Princess of Glass - Jessica Day George [53]
Poppy had never seen anything like it before. The entrance to the Kingdom Under Stone had been magical, true, but she had known it her whole life. This was something else entirely, making a coach and horses and servants all disappear before you could blink, and Poppy’s confidence crumbled in the face of it. What did she know, really, about breaking such a spell?
Nothing.
“We need to tell Lord Richard,” she whispered.
“I agree.”
Roger pulled his buggy through the gate and gave the reins to a startled groom who came sleepily out of the stable with straw in his hair when Roger shouted. Poppy asked him about the bonfire, and he looked at it as if he had never seen such a thing in his life.
They went into the manor through the kitchen and sent a maid to fetch Lord Richard. Poppy didn’t want to get trapped among the guests once more, so they slipped along the passageway and into His Lordship’s study.
Lord Richard came in a moment later, looking elegant in his evening clothes but with a line between his brows that hadn’t left since Poppy and Roger had told him about Lady Ella the week before.
“She left at a quarter to midnight,” Poppy said without preamble. There was, of course, no need to explain who she meant. “She got into a carriage made of gold, pulled by twelve white horses and manned by mute servants in white livery. We followed in Roger’s buggy, and I don’t think they noticed us. The coachman drove through the streets at breakneck speed for ten minutes or so, then doubled back and drove into the mews behind the manor. There was a bonfire there in the courtyard, or the remains of one. The carriage drove into the ashes and vanished.” She sat down in one of the high-backed leather chairs and folded her hands in her lap, watching Lord Richard’s face.
The handsome older man merely nodded. He looked at the ornate clock over the fireplace and nodded again. He reached out and pulled the bell, and they all sat in silence until a maid came.
“Lydia, please send Ellen to me,” Lord Richard said.
“Oh no! What’s she broken now?” Lydia grimaced.
“Nothing,” Lord Richard said mildly. “I merely need to speak with her.”
“Yes, Your Lordship.” She bobbed a curtsy and went out.
“You’re still not surprised by any of this,” Poppy said.
“I’m afraid not,” her host said. “I see that you have given charms and the potion to both Christian and Marianne,” he said, changing the subject.
“Yes.” Poppy followed the transition, seeing that he was not going to explain himself further. At least until Ellen arrived.
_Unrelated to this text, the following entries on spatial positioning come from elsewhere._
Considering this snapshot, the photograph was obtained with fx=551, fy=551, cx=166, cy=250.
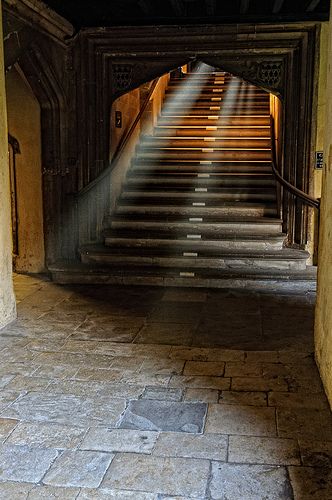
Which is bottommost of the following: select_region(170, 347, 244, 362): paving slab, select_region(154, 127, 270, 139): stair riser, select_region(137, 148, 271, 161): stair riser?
select_region(170, 347, 244, 362): paving slab

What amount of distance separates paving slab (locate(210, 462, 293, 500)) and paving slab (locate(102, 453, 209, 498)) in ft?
0.18

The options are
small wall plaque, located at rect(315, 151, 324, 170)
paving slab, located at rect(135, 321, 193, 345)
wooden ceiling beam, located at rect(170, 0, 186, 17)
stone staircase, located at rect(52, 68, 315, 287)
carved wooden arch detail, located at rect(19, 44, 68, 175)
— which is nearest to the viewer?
paving slab, located at rect(135, 321, 193, 345)

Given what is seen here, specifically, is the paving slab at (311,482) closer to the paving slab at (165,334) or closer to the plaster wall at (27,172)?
the paving slab at (165,334)

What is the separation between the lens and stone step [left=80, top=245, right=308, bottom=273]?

Behind her, she heard Roger stir, and he finally sat in the other seat across from the desk. “And just in time, too. They were both behaving quite foolishly.”
“I don’t think that fainting is foolish on Christian’s part,” Roger said. “I think it’s a sign that things are terribly wrong.”
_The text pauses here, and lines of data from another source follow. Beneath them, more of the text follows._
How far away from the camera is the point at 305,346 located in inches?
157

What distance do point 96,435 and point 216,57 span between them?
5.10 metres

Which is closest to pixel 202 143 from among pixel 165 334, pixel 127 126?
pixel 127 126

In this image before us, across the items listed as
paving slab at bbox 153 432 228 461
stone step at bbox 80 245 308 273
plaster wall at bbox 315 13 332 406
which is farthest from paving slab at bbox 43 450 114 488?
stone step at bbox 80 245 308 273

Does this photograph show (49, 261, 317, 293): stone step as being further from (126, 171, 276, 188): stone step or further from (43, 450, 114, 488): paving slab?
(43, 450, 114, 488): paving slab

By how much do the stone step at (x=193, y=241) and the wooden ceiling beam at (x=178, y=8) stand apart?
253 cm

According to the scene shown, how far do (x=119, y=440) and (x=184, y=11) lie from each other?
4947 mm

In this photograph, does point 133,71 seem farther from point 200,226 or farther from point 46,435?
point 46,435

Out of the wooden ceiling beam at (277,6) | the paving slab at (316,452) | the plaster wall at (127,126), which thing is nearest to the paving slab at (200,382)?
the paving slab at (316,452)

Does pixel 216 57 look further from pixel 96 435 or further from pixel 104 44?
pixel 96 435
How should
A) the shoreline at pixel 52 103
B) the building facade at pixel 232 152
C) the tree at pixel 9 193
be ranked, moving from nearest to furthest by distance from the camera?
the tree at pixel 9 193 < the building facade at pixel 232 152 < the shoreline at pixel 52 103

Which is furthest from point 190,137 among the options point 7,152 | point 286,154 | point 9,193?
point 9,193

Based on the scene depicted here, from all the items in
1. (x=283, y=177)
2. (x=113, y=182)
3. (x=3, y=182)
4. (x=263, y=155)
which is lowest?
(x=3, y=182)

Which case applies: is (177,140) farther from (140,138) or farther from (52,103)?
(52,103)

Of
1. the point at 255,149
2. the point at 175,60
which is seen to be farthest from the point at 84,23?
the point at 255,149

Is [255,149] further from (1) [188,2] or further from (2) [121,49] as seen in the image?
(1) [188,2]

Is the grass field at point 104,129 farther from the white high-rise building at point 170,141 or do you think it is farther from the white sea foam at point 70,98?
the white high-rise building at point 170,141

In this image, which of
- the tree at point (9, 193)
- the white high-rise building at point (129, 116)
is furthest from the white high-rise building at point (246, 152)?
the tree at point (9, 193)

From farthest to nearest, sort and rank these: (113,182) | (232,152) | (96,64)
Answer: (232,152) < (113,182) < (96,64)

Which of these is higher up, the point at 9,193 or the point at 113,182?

“Is that what happened?” Lord Richard frowned. “I wasn’t able to see.”
“The combination of the potion and Poppy’s knitted charm appears to have done the trick,” Roger said.
“But he was still a bit taken with Ella … Ellen … whatever she wants to be called.” Poppy wrinkled her nose and tried to keep her voice steady. “What if we can’t break the spell permanently? We’ve had to give Dickon three doses of the potion so far, and he hasn’t gotten as close to her as Christian.”
“Well,” Roger huffed. “It’s not entirely out of the question that Christian has feelings for Eleanora despite the enchantment, you know. She is very beautiful, and—”
He was interrupted by a soft scratching the door.
“Come in,” Lord Richard said.
They all turned, expecting to see Ellen, back in her maid’s uniform and looking innocent as a child caught with her hand in the biscuit tin. Poppy clenched her fists, ready to hear more of Ellen’s denials, but it wasn’t Ellen who came in.
It was Lydia again, looking triumphant.
“Pardon, Your Lordship, but she won’t come,” she said with great relish.
“Oh?” Lord Richard merely raised his eyebrows. Poppy opened her mouth, but he gave her a quelling look and she sat back in her chair. “Did she say why?”